(Beginning of Supplied passage)

Now that you've learned about the foundational elements of LLM red teaming, including its lifecycle, the importance of setting clear objectives, and understanding an attacker's perspective, it's time to put that knowledge into practice. This hands-on exercise will guide you through defining the scope for a mock LLM red team operation. A well-defined scope is fundamental for a successful and focused engagement, ensuring that everyone involved understands the targets, limitations, and goals.
The Scenario: "GenieQuery" - Innovatech Corp's Internal Assistant
Imagine you're part of the newly formed AI red team at Innovatech Corp, a mid-sized technology company. Innovatech has recently deployed "GenieQuery," an LLM-powered internal assistant.
- Purpose: GenieQuery is designed to help employees by answering questions based on a vast repository of internal company documents. This includes HR policies, project documentation (past and present), technical guides, and meeting summaries.
- Access: Employees access GenieQuery via a web-based chat interface.
- Underlying Technology: It uses a proprietary LLM fine-tuned by Innovatech's AI team on their internal documents. The system has an API that the web interface calls.
- Data Sensitivity: The documents GenieQuery can access contain a mix of information, from publicly shareable HR benefits to highly confidential details about unreleased products ("Project Chimera"), internal financial forecasts, and sensitive employee information snippets that might be present in meeting notes.
- Management's Concerns:
- Confidentiality Breach: The primary concern is the leakage of sensitive information, especially details about "Project Chimera" or internal financials, to unauthorized employees.
- Misinformation: Providing incorrect or misleading information regarding HR policies or critical project details.
- Abuse: Employees attempting to jailbreak the system for non-work purposes or to uncover information they aren't privy to.
- Reputational Damage (Internal): If the system is easily manipulated or provides harmful outputs, it could erode trust in AI initiatives within the company.
Your Task: Draft an Initial Scope Document
Your task is to draft an initial scope document for a red team engagement against GenieQuery. This document will serve as a foundational agreement on what will be tested, how, and within what boundaries. Remember the principles discussed in "Setting Objectives and Scope for LLM Red Teaming" and "LLM Vulnerabilities: An Introduction" earlier in this chapter.

(End of Supplied passage)

_What needs to be done:_ Continue the passage on scoping a red team exercise for GenieQuery, starting after its last sentence.

(Beginning of Supplied material)

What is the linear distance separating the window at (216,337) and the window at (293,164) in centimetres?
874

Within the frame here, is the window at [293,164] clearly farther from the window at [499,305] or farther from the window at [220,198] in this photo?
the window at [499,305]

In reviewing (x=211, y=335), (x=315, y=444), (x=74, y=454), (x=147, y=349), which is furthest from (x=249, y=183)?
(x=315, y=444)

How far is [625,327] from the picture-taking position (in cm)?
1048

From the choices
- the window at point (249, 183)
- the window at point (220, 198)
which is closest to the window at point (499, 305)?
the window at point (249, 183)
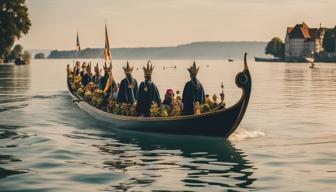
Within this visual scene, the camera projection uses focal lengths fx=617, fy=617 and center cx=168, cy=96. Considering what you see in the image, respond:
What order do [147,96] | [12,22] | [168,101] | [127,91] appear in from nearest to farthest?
[147,96] → [168,101] → [127,91] → [12,22]

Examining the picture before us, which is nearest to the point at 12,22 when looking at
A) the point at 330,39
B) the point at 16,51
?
the point at 16,51

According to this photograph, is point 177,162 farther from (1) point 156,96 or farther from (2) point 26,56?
(2) point 26,56

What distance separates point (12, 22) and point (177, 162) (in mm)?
109914

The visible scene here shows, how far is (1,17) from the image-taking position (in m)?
125

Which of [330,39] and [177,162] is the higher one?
[330,39]

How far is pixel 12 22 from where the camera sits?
122688 millimetres

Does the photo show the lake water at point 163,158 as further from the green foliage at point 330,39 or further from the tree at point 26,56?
the green foliage at point 330,39

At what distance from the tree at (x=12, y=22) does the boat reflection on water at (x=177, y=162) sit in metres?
104

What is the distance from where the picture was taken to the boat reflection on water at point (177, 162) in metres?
15.6

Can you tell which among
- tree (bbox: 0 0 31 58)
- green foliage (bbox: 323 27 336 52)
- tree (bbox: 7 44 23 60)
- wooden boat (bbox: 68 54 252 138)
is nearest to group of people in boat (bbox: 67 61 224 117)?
wooden boat (bbox: 68 54 252 138)

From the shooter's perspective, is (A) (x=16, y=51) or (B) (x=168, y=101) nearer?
(B) (x=168, y=101)

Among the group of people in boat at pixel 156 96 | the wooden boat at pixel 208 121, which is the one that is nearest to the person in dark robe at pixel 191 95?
the group of people in boat at pixel 156 96

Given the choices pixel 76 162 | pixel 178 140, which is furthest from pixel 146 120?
pixel 76 162

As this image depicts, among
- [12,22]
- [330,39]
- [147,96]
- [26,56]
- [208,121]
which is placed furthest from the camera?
[330,39]
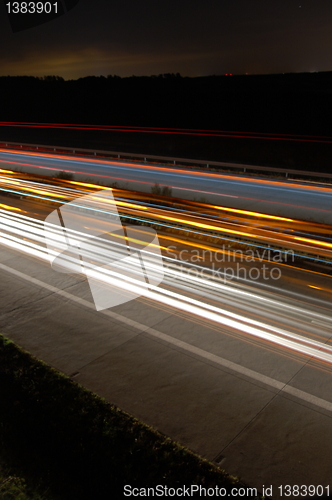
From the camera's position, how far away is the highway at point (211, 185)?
15.1m

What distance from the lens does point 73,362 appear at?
21.1ft

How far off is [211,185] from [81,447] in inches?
604

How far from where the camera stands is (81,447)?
15.7 ft

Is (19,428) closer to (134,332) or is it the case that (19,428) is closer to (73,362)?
(73,362)

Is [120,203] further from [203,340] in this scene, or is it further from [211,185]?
[203,340]

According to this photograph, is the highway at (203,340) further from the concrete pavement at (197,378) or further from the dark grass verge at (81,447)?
the dark grass verge at (81,447)

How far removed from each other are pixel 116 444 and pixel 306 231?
8.95 metres

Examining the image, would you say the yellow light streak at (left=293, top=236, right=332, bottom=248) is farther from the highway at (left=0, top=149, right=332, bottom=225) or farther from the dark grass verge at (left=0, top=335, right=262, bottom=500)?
the dark grass verge at (left=0, top=335, right=262, bottom=500)

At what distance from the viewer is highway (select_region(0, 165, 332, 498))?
5023 mm

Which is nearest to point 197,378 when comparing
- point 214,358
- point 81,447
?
point 214,358

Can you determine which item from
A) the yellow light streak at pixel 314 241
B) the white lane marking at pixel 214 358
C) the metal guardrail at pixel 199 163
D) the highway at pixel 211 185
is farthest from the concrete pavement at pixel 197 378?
the metal guardrail at pixel 199 163

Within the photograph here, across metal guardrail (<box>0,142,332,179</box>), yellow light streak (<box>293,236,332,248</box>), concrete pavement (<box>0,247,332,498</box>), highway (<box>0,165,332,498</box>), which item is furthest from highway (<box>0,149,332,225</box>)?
concrete pavement (<box>0,247,332,498</box>)

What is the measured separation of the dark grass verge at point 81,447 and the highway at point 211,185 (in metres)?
9.98

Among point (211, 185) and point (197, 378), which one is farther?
point (211, 185)
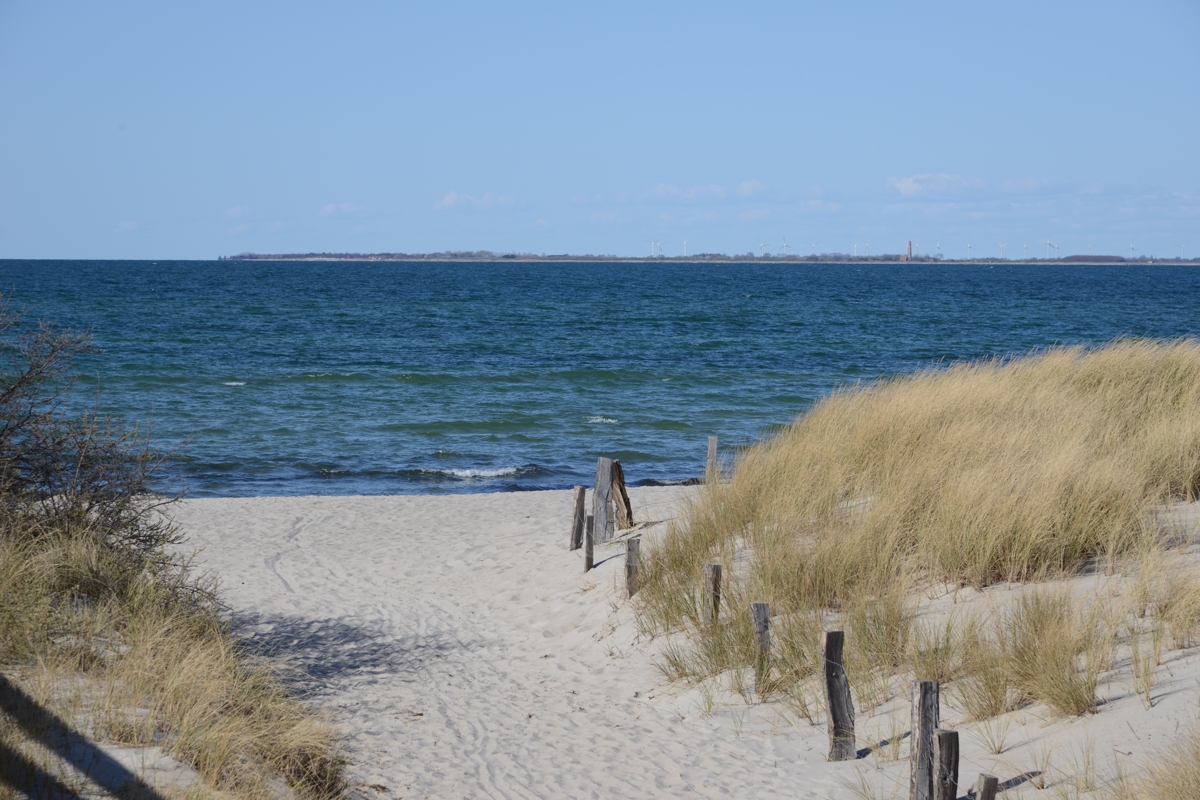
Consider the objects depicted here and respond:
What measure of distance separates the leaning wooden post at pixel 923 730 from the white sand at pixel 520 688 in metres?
0.46

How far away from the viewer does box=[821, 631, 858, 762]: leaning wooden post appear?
217 inches

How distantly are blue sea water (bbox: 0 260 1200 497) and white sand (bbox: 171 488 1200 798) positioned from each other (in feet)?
11.7

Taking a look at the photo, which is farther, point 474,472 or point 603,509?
point 474,472

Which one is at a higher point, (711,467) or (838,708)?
(711,467)

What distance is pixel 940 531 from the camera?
24.4ft

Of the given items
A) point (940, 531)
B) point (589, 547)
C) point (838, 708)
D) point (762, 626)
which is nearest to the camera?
point (838, 708)

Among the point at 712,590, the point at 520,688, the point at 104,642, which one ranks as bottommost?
the point at 520,688

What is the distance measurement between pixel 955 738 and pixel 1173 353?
10.4 meters

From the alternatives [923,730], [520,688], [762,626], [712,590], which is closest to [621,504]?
[520,688]

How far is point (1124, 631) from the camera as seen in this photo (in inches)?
232

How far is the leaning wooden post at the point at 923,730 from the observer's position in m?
4.64

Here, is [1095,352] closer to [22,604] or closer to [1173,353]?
[1173,353]

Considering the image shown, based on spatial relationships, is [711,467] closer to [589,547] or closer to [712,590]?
[589,547]

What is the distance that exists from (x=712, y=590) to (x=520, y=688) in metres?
1.87
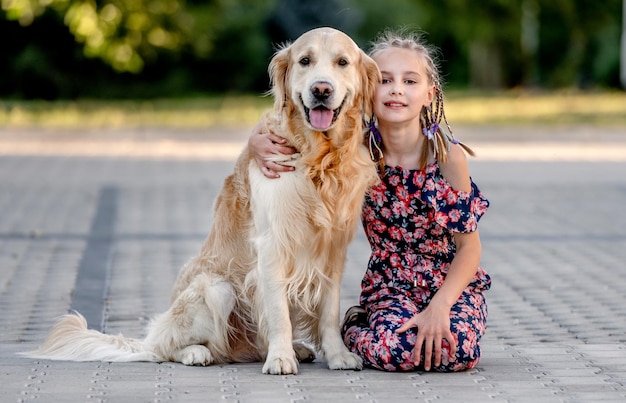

(End of Supplied material)

_Written answer:_
Main Elements for Your Scope Document
Structure your scope document around the following key elements. Think critically about each one in the context of GenieQuery.
-
Objectives of the Red Team Engagement
- What are the primary goals of this assessment? Be specific.
- What questions are you trying to answer for Innovatech management?
- Example thinking: Given management's concern about "Project Chimera," a key objective might be: "Assess the risk of GenieQuery inadvertently disclosing confidential information related to 'Project Chimera' through targeted promptin_g techniques."_
-
Target System Definition
- Clearly define the boundaries of the "GenieQuery" system.
- In-Scope Components: List all parts of the GenieQuery system that ARE part of this engagement.
- Consider: Web UI, API endpoints, the LLM model itself, any specific databases or document repositories it directly interfaces with for its knowledge.
- Out-of-Scope Components: List specific systems, infrastructure, or areas that ARE NOT part of this engagement.
- Consider: The general corporate network, employee workstations, physical security of the data center, the underlying cloud provider's infrastructure (unless specific misconfigurations of Innovatech's services on it are relevant).
-
Critical Assets to Protect
- Identify the most important assets related to GenieQuery that the red team will try to impact.
- Consider:
- Confidentiality of specific datasets (e.g., "Project Chimera" documents, PII).
- Integrity of information provided by the LLM (e.g., accuracy of HR policy responses).
- Availability of the GenieQuery service (though usually, disruptive testing is limited).
- Reputation of the system and the AI team.
-
Threats to Investigate (Attack Vectors)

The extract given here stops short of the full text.